Recently I stumbled into this piece in the course of my internet meanderings:
Top Ten Myths About Girl Gamers
While tabletop Roleplaying is still a male-dominated hobby with a lot of potential for wacky consequences when women get involved, I think the above article creates more myths than it dispels. It enumerates, that is, myths that propagate little, if at all, outside of the author’s head. And yet I found this link from another article that claimed that it “neatly dissects this stereotype”.
Let me tackle these one at a time:
I don’t suspect this is a common belief about female gamers. I suspect this arises out of a single person having been an asshole, and I don’t rule out the author as the asshole in question.
I’ll hazard that nobody thinks girls play D&D to meet the kinds of guys who play it. But there is a suspicion that some girls have discovered that it is gratifying to be in an environment in which female company is at a premium. It may be that the author herself has an adverse reaction to this extra attention, but she’s misinterpreting the behavior she’s observing.
A genuine stereotype exists, however, which I have seen instantiated – the girl who plays because her boyfriend does but isn’t otherwise interested in the game.
I’m in a quandary as to which is the more bizarre claim – that gamer girls are like this, or that anybody actually believes they are like this.
I suppose that there may be some old fatbeards or grognards who think this way, but even that seems unlikely nowadays. I have found that female gamers are far more likely to bring scratch-baked snacks or fresh-cut flowers to a game, but they are under no special pressure to do so.
At least here I can believe that somebody actually believes this. And I suspect there are specimens of this type among female gamers. But if I were to generalize on my own anecdotal evidence, I’d conclude that female gamers are hack-n-slash types overall.
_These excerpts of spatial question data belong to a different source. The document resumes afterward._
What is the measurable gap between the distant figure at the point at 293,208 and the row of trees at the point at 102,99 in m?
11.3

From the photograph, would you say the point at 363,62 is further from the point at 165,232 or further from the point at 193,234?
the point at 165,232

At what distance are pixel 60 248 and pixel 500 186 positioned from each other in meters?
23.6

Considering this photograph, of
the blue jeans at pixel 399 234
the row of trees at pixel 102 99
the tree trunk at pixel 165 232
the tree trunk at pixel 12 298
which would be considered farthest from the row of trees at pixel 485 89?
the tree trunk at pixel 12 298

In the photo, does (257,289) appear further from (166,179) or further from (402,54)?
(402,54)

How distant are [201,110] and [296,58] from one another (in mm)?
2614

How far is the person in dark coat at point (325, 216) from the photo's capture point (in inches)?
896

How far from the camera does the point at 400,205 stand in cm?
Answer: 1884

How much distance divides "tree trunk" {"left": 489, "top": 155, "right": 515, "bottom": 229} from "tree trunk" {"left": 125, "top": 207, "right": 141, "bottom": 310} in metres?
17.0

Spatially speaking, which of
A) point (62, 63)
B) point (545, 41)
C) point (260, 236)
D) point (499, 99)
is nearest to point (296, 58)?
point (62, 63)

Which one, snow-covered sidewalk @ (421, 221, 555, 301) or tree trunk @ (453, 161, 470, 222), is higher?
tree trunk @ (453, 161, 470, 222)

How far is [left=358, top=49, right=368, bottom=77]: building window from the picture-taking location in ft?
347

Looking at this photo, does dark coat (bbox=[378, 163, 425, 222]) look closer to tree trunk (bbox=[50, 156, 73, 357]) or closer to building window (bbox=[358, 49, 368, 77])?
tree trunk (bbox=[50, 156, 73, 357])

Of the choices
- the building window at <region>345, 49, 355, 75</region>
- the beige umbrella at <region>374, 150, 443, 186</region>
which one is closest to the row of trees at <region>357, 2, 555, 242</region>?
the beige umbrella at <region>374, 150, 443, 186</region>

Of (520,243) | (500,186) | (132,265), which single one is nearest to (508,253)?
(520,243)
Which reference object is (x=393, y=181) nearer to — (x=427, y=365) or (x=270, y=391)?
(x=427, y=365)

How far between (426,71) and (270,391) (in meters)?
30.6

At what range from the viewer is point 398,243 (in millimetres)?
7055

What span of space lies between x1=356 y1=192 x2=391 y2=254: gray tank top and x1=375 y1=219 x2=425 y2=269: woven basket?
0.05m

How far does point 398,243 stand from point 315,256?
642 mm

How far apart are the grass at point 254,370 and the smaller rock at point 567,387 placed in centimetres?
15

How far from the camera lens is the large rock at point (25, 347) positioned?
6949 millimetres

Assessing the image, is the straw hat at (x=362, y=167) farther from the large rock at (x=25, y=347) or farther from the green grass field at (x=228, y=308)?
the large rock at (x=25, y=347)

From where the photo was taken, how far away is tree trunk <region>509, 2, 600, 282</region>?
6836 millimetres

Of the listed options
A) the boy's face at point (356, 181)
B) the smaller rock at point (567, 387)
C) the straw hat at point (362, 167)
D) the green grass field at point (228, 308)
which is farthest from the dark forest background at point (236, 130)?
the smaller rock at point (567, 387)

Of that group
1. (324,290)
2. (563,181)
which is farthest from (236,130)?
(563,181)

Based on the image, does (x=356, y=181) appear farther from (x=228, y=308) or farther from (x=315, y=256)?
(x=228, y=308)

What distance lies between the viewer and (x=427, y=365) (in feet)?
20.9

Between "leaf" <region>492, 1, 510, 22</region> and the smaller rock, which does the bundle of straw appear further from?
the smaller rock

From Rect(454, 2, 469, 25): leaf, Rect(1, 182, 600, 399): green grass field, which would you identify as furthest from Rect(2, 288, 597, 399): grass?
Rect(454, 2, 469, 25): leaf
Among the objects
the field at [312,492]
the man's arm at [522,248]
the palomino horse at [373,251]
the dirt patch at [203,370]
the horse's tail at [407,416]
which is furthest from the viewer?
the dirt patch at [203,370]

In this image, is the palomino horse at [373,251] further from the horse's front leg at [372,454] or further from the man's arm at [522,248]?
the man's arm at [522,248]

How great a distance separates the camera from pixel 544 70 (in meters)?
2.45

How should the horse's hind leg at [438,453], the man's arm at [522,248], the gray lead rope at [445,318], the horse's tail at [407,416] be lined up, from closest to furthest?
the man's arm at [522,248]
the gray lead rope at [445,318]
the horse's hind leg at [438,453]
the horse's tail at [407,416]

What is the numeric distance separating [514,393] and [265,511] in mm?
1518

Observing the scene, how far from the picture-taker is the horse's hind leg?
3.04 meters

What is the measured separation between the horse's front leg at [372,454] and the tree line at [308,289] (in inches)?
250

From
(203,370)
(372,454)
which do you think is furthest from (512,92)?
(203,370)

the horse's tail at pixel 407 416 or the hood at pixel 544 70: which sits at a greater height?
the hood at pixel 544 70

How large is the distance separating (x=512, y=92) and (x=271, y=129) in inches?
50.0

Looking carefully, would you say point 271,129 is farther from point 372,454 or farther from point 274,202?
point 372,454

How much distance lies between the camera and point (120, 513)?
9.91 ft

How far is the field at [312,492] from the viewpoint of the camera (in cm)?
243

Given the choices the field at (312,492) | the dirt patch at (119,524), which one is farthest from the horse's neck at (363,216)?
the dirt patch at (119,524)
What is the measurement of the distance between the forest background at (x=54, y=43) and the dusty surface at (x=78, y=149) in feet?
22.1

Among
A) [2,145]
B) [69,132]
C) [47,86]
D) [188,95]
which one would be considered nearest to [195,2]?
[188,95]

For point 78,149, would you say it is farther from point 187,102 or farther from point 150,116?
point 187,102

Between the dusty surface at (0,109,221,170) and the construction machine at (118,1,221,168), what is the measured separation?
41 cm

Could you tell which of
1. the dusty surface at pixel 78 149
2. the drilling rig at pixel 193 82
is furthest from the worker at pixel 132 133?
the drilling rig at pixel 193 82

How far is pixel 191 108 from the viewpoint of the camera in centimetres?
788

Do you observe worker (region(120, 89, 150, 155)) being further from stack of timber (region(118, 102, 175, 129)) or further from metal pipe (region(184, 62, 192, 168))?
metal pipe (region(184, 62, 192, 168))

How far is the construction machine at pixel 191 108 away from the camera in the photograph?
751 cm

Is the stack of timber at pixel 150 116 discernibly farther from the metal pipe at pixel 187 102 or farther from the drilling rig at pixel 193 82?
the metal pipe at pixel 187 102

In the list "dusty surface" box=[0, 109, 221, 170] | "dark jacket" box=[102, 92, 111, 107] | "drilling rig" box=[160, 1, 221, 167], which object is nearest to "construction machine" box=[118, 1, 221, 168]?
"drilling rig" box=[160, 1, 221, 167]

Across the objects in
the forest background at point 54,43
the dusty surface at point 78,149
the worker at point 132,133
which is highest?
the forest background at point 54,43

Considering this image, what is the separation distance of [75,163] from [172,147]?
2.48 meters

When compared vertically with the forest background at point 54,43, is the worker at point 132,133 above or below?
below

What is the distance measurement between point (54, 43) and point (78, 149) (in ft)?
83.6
I will stipulate that this is a real stereotype that exists outside of the author’s paranoia. Nevermind that she undermines her boast about math skills by dismissing the discussion of rules as arcane, and the scenario she depicts in which she is not even allowed to look at the rules is missing an important addendum to add credibility: “…this happened in the 1970’s.”
The running joke is that Vampire: The Masquerade attracts the most female gamers because the stats are dots. But on average I have found female gamers only slightly less fascinated by the minutiae of combinatorical analysis, and only slightly less inclined to scour sourcebooks for ways to trick out their characters than the males. But based on the much smaller sample pool, the difference is too minor to generalize on.
Again, I believe that somebody actually believes this, and holds a grudge against female gamers on account of it. But she seems to be more confirming the stereotype than dispelling it.
I hear anecdotal reports of queen-bee-ism in many walks of life, but I haven’t experienced it at the gaming table. My own possibly stereotyping assumption is that the kinds of girls attracted to roleplaying games are less inclined to behave this way.
The bullet point suggests that she’s going to make a point about the stereotype that female gamers are more interested in the actual roleplaying over combat. But that turns out not to be what she’s thinking at all. This is not a point about a mistaken belief male gamers have about female gamers. This is just a snark against nerds for being nerdy.
I suppose you could extrapolate that she has a legitimate beef about certain gamers she knows dismissing her lack of nerdiness about hoplology in a sexist manner. Yet, she is also clearly engaged in gender-based smearing.
Yes, yes. Women be different from men. This non-point is just rounding out the ten.
She has given short shrift to actual gender stereotypes peculiar to the roleplaying community in favor of general venom. This is mostly a list of complaints about male gamers, including what she imagines (quite preposterously in some cases) they think of her.